Menurut Ibnu Khaldun bahwa manusia
secara esensial bodoh (jahil) layaknya seperti binatang, manusia hanya
sebatas sperma, segumpal darah, sekerat daging dan masih ditentukan rupa
mentahnya. Hal ini dijelaskan Ibnu Khaldun: “ manusia memiliki kesamaan
dengan semua makhluk hidup dalam sifat kemakhlukanya, seperti perasaan,
bergerak, makan, bertempat tinggal, dan lainnya. Namun manusia berbeda dengan
makhluk hidup lainya karena kemampuannya berpikir yang memberikan petunjuk
kepadanya, mendapatkan mata pencaharian, bekerja sama dengan antarsesamanya,
berkumpul dalam rangka untuk bekerja sama, menerima dan menjalankan ajaran yang
dibawa para nabi dari Allah SWT, serta mengikuti jalan kebaikan yang membawanya
menuju alam akhirat.”[21]
Melalui pikiran inilah, manusia
mampu bertindak secara teratur dan terencana. Kemampuan manusia untuk berfikir
baru dapat dicapai setelah sifat kebinatangannya mencapai kesempurnaan. Dia
mencapai kesempurnaan bentuk melalui ilmu pengetahuan yang dicari melalui organ
tubuhnya sendiri (pendengaran, penglihatan, dan akal). Akhirnya manusia menjadi
berilmu (alim) melalui pencarian ilmu pengetahuan.[22]
Melalui proses kemampuan membedakan,
manusia siap menerima ilmu pengetahuan dan keahlian-keahlian. Kemudian manusia
ingin mencapai apa yang menjadi tuntutan wataknya; yaitu ingin mengetahui
segala sesuatu, lalu dia mencari orang yang lebih dulu memiliki ilmu atau
kelebihan dan dari sinilah timbul pengajaran. Setelah itu pemikiran dan
pandangannya dicurahkan pada hakekat kebenararan satu demi satu serta
memperhatikan peristiwa-peristiwa yang dialaminya. Akhirnya dia menjadi
terlatih dan ketika itu ilmunya menjadi suatu ilmu special, dann jiwa generasi
yang sedang tumbuh pun tertarik untuk memeroleh ilmu tersebut. Inilah yang oleh
Ibnu Khaldun dikatakan bahwa ilmu pengetahuan merupakan hal yang alami di dalam
peradaban manusia.[23]
Al-Syabani mencoba menganalisis
tujuan pendidikan menurut Ibnu Khaldun. Menurutnya ada enam tujuan pendidikan,
yaitu: a) menyiapkan seseorang dari segi keagamaan dengan memperkuat potensi
iman, sebagaimana potensi-potensi lain; b) menyiapkan seseorang dari segi
akhlak; c) menyiakan seseorang dari segi kemasyarakatan atau sosial; d)

§ DAFTAR DATA
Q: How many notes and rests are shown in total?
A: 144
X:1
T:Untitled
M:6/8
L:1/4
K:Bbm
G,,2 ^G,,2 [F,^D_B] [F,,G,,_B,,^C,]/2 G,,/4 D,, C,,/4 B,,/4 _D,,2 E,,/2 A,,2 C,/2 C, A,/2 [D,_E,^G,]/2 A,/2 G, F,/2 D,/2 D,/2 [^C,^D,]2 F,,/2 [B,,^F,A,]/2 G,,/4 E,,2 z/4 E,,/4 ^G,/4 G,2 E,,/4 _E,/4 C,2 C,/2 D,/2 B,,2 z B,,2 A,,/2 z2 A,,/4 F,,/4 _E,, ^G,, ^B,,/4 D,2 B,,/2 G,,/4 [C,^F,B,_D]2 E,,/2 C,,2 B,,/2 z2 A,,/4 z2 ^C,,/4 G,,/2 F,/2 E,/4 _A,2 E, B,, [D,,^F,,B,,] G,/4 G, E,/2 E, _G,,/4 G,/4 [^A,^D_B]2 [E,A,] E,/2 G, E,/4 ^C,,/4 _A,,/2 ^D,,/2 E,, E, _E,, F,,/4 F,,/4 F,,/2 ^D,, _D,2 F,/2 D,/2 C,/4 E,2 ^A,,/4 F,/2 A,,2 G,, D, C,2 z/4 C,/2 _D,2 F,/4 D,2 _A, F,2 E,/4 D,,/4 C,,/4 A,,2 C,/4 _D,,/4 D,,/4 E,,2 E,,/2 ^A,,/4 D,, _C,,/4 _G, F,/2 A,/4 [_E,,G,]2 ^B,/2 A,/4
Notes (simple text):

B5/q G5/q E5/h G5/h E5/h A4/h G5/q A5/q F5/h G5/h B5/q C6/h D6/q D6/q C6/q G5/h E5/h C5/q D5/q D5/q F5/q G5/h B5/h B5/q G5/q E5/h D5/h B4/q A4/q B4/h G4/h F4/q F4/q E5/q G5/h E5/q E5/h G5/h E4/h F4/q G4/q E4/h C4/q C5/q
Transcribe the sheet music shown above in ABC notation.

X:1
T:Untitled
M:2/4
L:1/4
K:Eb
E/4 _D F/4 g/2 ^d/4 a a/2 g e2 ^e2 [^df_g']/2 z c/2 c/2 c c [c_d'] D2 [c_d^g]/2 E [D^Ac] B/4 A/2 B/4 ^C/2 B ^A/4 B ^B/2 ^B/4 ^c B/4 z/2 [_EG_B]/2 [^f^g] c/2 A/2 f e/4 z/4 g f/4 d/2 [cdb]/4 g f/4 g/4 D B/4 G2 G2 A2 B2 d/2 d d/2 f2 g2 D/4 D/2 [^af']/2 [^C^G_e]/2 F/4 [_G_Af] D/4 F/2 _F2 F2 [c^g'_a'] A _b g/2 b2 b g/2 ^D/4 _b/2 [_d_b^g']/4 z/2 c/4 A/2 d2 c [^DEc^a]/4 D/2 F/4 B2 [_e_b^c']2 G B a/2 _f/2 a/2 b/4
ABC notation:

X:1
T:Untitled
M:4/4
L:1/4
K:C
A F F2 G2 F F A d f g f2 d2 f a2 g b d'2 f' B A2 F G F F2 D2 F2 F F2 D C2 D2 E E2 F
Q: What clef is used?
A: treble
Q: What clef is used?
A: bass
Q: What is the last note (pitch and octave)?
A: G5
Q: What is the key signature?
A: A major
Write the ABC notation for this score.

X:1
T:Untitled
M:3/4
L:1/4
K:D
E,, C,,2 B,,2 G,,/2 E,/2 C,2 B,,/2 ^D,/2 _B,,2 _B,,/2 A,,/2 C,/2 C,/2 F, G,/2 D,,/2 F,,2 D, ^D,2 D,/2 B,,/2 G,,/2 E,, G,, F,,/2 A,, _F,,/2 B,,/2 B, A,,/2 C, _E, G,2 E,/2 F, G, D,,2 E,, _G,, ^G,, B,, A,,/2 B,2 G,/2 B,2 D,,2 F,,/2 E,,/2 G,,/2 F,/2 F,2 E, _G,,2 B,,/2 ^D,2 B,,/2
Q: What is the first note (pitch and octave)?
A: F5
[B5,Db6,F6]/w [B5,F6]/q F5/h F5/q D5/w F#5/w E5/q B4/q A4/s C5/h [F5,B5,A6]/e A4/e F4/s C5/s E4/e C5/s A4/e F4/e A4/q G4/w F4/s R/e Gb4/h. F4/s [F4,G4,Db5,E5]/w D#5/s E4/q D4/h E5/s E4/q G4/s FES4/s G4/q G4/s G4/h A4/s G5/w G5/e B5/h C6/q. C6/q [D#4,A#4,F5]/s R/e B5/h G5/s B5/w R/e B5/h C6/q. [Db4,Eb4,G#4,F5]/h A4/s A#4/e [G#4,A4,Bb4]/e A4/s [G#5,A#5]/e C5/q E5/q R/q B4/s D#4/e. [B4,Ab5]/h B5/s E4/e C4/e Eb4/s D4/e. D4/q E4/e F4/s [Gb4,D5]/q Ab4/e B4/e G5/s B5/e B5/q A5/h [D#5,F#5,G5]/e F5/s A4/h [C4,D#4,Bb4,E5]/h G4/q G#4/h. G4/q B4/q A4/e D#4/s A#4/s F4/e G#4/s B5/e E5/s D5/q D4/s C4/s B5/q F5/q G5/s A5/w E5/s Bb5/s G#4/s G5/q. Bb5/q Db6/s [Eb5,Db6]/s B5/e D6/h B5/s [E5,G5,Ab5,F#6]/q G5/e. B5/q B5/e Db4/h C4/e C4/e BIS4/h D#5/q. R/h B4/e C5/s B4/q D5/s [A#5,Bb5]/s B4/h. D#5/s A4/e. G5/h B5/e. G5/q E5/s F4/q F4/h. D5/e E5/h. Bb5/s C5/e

§ TUGAS LATIHAN
Menurut teks tentang pandangan Ibnu Khaldun, melalui organ tubuh apa saja manusia mencari ilmu pengetahuan? Sebutkan semuanya.

§ JAWABAN
Pendengaran, penglihatan, dan akal.